§ **YOUR GOAL**
With the pictures left out, copy the records below exactly from the first line down to the line holding "Image Transfer to PC via USB Cable", and include that line.
Segment Start: EXTRACTED RECORDS
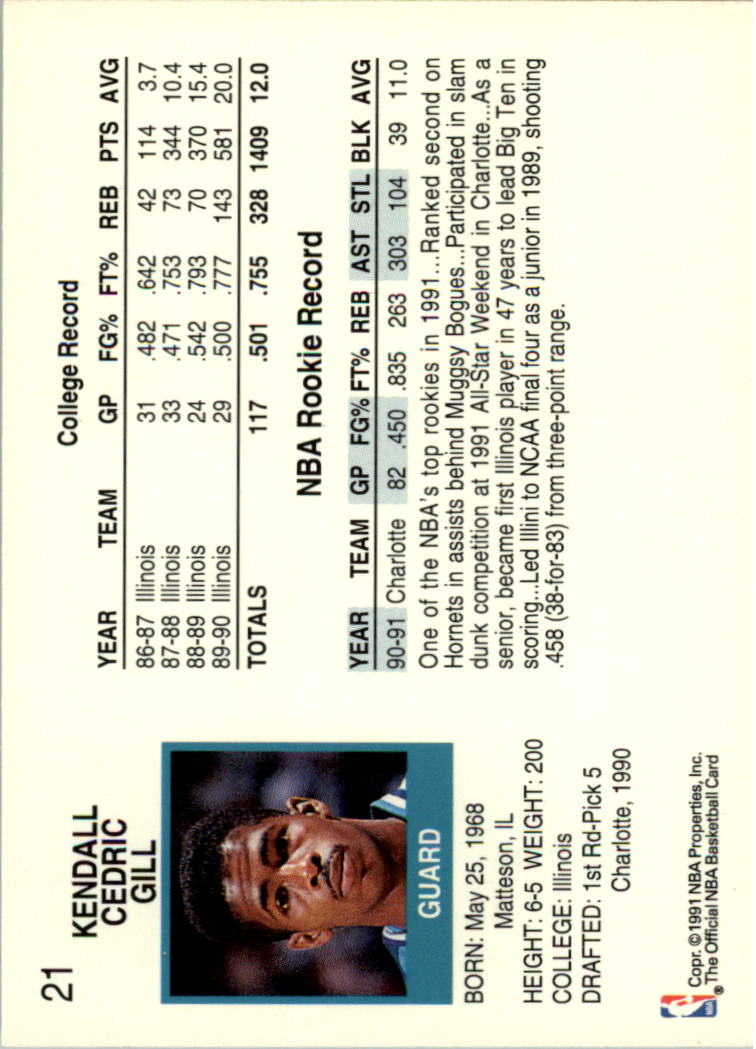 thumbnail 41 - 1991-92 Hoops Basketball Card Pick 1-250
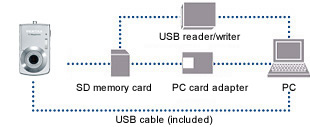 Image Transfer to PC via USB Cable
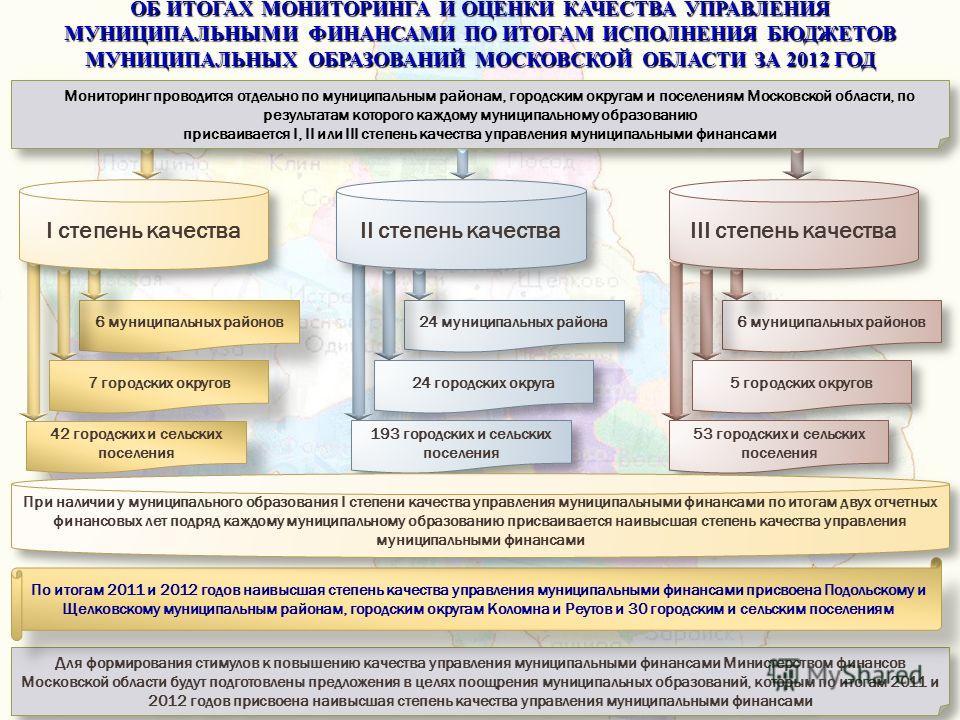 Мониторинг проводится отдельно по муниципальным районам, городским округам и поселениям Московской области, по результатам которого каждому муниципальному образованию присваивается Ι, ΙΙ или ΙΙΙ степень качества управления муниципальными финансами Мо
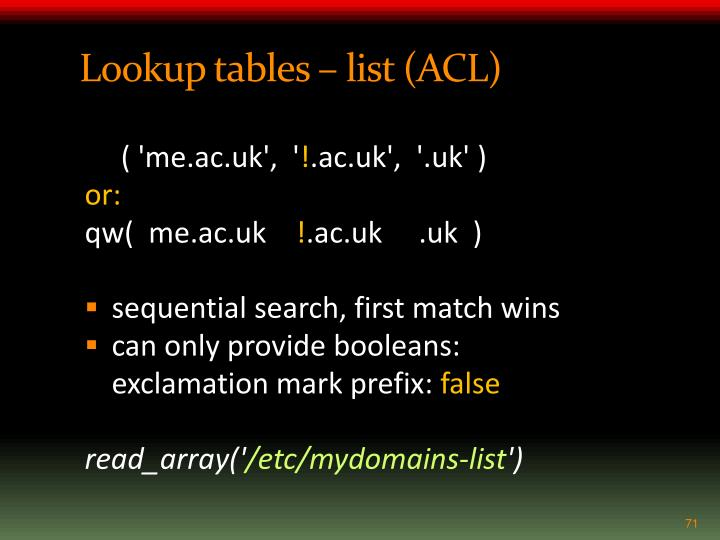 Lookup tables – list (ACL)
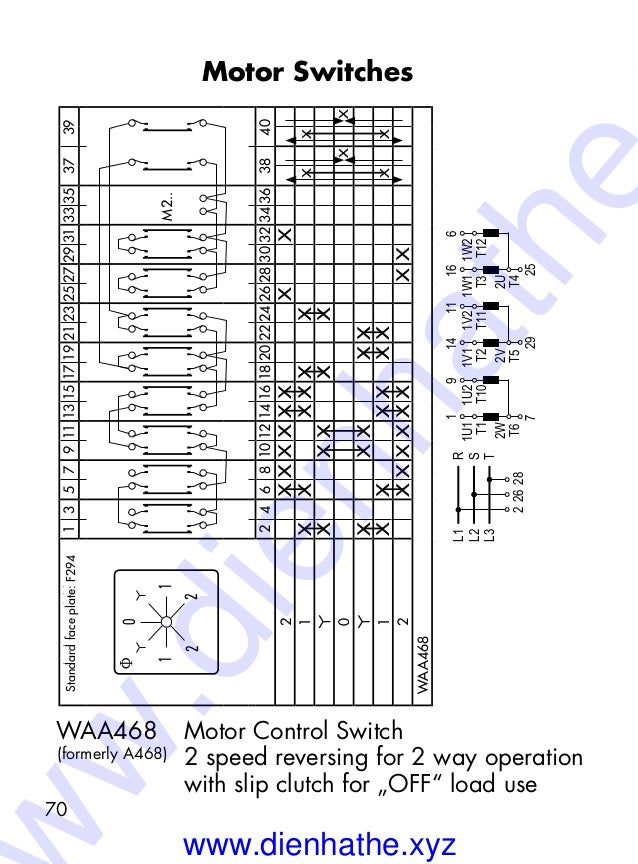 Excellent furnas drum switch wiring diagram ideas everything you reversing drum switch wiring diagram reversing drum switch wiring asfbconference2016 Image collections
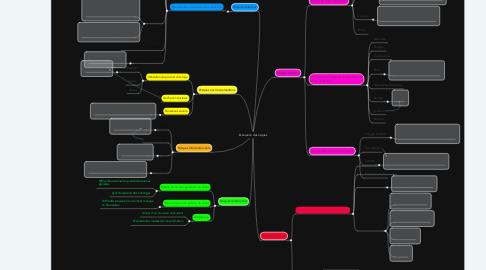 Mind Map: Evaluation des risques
Segment End: EXTRACTED RECORDS
§ **OUTPUT FOR THIS EXERCISE**
 thumbnail 41 - 1991-92 Hoops Basketball Card Pick 1-250
 Image Transfer to PC via USB Cable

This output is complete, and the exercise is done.